Former Google executive Mo Gawdat said in a recent interview that AI will soon overtake human intelligence, with dire consequences for our civilization. As evidence, Gawdat claims that he witnessed a robot arm making what he perceived to be a taunting gesture to AI researchers. But some experts beg to differ.  “AI is woefully inadequate in many domains and relies heavily on Big Data and human surveillance to fuel its software models,” Sean O’Brien, a visiting fellow at the Information Society Project at Yale Law School, told Lifewire in an email interview. 

Smarter Than Who?

Gawdat joins a long line of doomsayers who warn of an impending AI apocalypse. Elon Musk, for example, claims that AI might one day conquer humanity.  “Robots will be able to do everything better than us,” Musk said during a speech. “I have exposure to the most cutting edge AI, and I think people should be really concerned by it.” AI developers at Google X, Gawdat claimed in the interview, had a fright when they were building robot arms able to find and pick up a ball.

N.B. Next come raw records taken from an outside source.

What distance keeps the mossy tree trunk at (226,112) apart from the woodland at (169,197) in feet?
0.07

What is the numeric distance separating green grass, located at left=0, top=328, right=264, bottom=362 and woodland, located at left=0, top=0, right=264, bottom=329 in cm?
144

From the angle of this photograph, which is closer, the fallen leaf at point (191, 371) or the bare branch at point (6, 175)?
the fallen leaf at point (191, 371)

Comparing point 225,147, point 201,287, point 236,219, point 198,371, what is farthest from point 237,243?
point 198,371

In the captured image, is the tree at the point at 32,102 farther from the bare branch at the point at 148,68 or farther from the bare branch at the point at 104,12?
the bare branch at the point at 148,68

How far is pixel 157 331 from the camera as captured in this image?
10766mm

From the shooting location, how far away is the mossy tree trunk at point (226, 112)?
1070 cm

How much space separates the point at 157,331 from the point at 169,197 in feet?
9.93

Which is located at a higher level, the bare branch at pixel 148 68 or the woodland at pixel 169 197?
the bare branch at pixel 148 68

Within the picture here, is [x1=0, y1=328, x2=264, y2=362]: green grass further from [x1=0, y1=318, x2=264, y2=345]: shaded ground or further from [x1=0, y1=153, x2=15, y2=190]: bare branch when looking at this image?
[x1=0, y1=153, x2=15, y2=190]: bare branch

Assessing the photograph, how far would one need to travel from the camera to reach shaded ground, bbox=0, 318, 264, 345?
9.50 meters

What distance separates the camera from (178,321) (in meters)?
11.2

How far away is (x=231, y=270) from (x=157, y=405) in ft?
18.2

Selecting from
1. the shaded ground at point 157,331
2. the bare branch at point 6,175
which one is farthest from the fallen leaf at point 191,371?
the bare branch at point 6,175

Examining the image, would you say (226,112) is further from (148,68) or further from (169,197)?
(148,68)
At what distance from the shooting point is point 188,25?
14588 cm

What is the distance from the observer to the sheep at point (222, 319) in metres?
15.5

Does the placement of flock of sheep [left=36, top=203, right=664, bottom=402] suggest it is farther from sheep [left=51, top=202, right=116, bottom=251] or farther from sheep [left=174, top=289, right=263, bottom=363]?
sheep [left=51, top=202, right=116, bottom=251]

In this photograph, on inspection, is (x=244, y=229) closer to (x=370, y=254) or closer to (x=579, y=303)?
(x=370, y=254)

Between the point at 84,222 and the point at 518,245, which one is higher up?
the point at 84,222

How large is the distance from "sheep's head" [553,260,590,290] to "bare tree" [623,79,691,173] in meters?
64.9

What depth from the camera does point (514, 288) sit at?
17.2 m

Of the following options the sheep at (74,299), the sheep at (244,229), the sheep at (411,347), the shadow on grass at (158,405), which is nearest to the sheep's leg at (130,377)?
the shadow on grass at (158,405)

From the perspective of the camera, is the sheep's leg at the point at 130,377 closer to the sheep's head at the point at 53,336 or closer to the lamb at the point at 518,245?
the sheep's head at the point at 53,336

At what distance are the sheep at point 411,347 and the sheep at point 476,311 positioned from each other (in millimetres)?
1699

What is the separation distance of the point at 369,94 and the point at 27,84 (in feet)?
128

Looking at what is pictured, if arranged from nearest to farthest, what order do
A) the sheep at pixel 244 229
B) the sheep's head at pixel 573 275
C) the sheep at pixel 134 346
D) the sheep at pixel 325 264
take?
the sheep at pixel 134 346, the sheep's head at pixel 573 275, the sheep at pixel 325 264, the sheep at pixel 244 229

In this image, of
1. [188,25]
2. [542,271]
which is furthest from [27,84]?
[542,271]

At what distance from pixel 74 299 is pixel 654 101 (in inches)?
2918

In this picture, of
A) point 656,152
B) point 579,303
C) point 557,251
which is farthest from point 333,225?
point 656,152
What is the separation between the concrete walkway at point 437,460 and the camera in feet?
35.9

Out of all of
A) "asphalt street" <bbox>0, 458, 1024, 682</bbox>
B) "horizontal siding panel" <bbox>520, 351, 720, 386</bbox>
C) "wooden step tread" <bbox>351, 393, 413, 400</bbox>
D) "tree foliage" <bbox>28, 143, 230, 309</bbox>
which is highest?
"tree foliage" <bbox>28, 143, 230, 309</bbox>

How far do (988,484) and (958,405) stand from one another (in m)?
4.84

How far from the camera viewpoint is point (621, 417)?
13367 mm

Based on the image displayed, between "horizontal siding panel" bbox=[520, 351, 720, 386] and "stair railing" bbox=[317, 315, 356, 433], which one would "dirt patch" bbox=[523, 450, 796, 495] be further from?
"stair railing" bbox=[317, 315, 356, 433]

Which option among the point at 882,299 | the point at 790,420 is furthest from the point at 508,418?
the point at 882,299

Suddenly, he said that one arm grabbed the ball and seemed to hold it up to the researchers in a gesture that, to him, seemed like it was showing off. “And I suddenly realized this is really scary,” Gawdat said. “It completely froze me.”

Enter the Singularity

Gawdat, and others concerned about future AI, talk about the concept of “the singularity,” which will mark the moment when artificial intelligence becomes smarter than humans. “The development of full artificial intelligence could spell the end of the human race,” physicist Stephen Hawking once famously told the BBC. “It would take off on its own and re-design itself at an ever-increasing rate. Humans, who are limited by slow biological evolution, couldn’t compete and would be superseded.” But O’Brien called the singularity “a fantasy that relies upon fundamental misunderstandings about the nature of body and mind as well as a misreading of the writing of early pioneers in computing such as Alan Turing.” Artificial intelligence isn’t close to being able to match human intelligence, O’Brien said.  AI analyst Lian Jye Su agrees that AI can’t match human intelligence, although he’s less optimistic about when that could occur.  “Most, if not all, AI nowadays are still focused on a single task,” he told Lifewire in an email interview. “Therefore, the estimate is that we will need one or two new generations of hardware and software before technological singularity is within reach. Even when the technology is mature, we also need to assume that the developer(s) of AI is given complete authority over its creation without any check and balance and a built-in ‘kill’ switch or fail-safe mechanism.”

True Concerns About AI

The real danger of AI is its ability to divide humans, Su said. AI already has been used to seed discrimination and spread hatred through deepfake videos, he noted.  And, Su said, AI has helped “social media giants create echo chambers through personalized recommendation engines, and foreign powers alter political landscapes and polarize societies through highly effective targeted advertising.” Just because AI may be a poor and misguided model of human cognition doesn’t mean it isn’t dangerous or that it can’t approach or surpass humans in many areas, O’Brien said.  “A pocket calculator is better and faster at arithmetic than a human will ever be, just as machines can be much stronger than humans and ‘fly’ or ‘swim,’” he added.  How AI affects humans depends on how we use it, O’Brien said. Robot labor, for example, could help humans by freeing up people for creative work or forcing them into poverty.  “Likewise, we are now well aware of the perils of AI and its inherent biases, which are misused across the digital landscape to repress people of color and marginalized populations,” he added.